For overbought conditions, it first finds the price at which the coin is expected to be overbought, and then calculates three levels above it:

  1. Minimum Level: It determines the smallest historical increase after reaching overbought and calculates three potential pullback levels.
  2. Average Level: It finds the average historical rise above overbought and derives the corresponding three pullback levels.
  3. Maximum Level: It identifies the highest historical rise beyond overbought and calculates three pullback levels accordingly.

To enhance usability, the function includes several visual aids:

  1. Table rows and live prices are color-coded. The closer a coin is to oversold, the lighter the green shade; the closer to overbought, the lighter the red. This makes it easier to interpret market conditions at a glance.
  2. When a coin reaches oversold or overbought, a blinking dot appears. A blue dot indicates an RSI-based signal, a red dot for Bollinger Band signals, and a green dot if both conditions are met. Combining row color and dot indicator gives an immediate sense of a coin’s condition.

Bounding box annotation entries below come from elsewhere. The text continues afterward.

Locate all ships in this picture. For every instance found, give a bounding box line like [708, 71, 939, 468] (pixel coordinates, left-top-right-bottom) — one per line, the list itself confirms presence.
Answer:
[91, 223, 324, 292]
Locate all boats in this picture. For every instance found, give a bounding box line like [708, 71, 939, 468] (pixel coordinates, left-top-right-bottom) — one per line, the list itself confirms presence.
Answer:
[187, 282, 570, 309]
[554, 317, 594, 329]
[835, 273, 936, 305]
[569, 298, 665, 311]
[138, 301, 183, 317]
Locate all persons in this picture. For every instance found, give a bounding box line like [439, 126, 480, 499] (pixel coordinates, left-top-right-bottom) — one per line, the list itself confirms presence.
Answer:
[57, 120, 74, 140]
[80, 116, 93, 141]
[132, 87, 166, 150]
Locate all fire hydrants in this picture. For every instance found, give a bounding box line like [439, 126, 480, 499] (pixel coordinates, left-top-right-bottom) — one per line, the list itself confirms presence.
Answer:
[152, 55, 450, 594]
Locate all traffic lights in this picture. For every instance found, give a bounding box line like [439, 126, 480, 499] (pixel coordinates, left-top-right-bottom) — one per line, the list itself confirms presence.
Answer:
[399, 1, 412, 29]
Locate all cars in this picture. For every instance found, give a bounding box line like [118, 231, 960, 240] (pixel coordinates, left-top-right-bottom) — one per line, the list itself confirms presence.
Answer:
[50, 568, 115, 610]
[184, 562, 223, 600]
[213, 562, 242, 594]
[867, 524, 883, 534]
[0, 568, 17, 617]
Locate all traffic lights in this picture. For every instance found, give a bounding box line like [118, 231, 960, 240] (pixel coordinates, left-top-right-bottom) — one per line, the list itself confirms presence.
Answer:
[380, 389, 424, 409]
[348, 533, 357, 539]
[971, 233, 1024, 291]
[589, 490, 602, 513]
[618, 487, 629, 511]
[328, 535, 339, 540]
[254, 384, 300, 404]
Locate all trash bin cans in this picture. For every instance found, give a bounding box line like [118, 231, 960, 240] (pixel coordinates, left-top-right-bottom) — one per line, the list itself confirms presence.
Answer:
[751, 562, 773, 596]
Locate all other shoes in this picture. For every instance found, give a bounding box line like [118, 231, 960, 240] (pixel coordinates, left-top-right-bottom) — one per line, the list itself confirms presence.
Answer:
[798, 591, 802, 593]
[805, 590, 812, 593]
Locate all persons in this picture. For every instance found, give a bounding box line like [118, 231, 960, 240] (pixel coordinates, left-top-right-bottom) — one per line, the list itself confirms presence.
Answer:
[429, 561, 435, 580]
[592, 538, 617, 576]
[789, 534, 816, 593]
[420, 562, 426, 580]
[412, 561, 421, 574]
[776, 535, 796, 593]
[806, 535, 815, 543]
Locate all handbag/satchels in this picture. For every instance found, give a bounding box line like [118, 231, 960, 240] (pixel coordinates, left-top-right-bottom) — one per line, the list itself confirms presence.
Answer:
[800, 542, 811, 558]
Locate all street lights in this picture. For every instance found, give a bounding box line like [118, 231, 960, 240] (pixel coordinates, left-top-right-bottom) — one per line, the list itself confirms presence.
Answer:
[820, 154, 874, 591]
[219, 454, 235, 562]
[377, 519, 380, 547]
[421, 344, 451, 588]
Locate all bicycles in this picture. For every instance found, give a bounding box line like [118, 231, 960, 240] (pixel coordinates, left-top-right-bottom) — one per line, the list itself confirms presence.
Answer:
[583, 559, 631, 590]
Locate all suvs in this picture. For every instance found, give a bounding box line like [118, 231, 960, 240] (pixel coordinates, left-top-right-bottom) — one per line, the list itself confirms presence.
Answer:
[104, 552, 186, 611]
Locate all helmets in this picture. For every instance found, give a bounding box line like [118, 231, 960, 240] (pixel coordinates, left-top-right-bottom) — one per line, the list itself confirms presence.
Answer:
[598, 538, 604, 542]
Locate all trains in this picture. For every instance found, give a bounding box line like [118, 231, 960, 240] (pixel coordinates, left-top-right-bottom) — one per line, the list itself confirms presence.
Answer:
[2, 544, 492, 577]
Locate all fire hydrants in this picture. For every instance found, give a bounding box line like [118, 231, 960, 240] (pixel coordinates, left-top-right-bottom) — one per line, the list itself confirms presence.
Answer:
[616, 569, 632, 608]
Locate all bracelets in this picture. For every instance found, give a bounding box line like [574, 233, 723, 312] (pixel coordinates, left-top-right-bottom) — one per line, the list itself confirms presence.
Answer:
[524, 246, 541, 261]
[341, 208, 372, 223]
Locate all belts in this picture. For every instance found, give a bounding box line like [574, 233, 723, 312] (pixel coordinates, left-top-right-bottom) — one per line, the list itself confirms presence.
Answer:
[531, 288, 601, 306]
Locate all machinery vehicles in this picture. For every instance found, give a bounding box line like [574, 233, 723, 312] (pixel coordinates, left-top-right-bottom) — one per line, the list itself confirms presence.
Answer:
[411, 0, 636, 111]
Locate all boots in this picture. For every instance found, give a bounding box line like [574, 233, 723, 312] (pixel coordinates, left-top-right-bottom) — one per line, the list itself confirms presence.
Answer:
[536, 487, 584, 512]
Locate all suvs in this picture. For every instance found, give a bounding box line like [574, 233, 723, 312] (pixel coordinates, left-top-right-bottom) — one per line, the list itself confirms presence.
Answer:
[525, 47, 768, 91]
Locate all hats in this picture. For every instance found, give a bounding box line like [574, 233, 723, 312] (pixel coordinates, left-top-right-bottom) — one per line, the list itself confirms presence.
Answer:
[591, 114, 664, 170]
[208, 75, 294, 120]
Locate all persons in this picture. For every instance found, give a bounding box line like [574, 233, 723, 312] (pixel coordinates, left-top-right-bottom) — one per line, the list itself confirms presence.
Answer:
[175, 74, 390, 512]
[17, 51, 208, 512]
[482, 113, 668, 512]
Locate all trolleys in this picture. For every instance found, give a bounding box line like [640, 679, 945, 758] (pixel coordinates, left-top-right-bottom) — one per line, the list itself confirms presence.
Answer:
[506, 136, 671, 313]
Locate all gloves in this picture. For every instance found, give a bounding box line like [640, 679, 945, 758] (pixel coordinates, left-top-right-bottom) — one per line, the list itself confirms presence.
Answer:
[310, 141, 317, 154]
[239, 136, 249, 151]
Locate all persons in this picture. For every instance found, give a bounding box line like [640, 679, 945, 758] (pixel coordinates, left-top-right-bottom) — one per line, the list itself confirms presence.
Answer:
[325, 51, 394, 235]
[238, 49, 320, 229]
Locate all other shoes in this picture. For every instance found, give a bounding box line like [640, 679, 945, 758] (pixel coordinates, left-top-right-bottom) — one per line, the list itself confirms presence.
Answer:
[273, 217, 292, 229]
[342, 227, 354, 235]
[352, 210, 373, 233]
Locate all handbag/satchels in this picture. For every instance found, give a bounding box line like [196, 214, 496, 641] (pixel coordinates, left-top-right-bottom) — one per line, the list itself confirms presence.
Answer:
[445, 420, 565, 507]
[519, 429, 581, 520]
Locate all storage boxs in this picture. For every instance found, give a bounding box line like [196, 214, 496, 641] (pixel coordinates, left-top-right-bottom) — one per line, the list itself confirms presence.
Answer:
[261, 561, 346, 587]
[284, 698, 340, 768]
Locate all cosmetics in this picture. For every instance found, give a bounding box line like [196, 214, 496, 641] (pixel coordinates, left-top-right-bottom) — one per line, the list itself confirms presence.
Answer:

For example, a green row with a green dot means both indicators signal oversold, while a red row with a green dot indicates both are overbought.
  3. Live prices update every minute. Below each coin, a historical performance report is available to assess how well this strategy has worked in the past. Coins are gradually being added to ensure stability of the function, and currently, only Binance-listed coins are being considered.
  4. For Pro users, alerts are available when the price crosses the average of both oversold or overbought levels. For example, if a price drops below the average oversold level, an alert is triggered. A user may then consider entering at that point and exiting near the original oversold level.
  5. An additional option for high-risk alerts is also provided. Instead of triggering strictly at the average level, these alerts are generated slightly above and below the average. This allows users to split their entry into two parts, resulting in an average entry near the lower boundary. This is particularly useful for coins that may not always reach the average level.
  6. The webhook management feature is designed to integrate Botslash with 3Commas, an automated trading platform. Once connected, alerts generated from Botslash can send buy or sell signals to 3Commas, allowing for fully automated trading from entry to profit-taking. By joining 3Commas using our referral link, users can get a one-time discount—40% on annual membership and 20% on monthly membership:
    https://app.3commas.io/auth/registration?utm_source=referral&utm_medium=cabinet&c=tc858563

According to our experience, this strategy is nearly fail-proof for good coins on the daily and four-hour timeframes. However, since all data is collected and analyzed automatically, errors are still possible. Therefore, users are advised to make trading decisions based on their own research. Botslash does not provide financial advice nor accepts responsibility for any trading risks.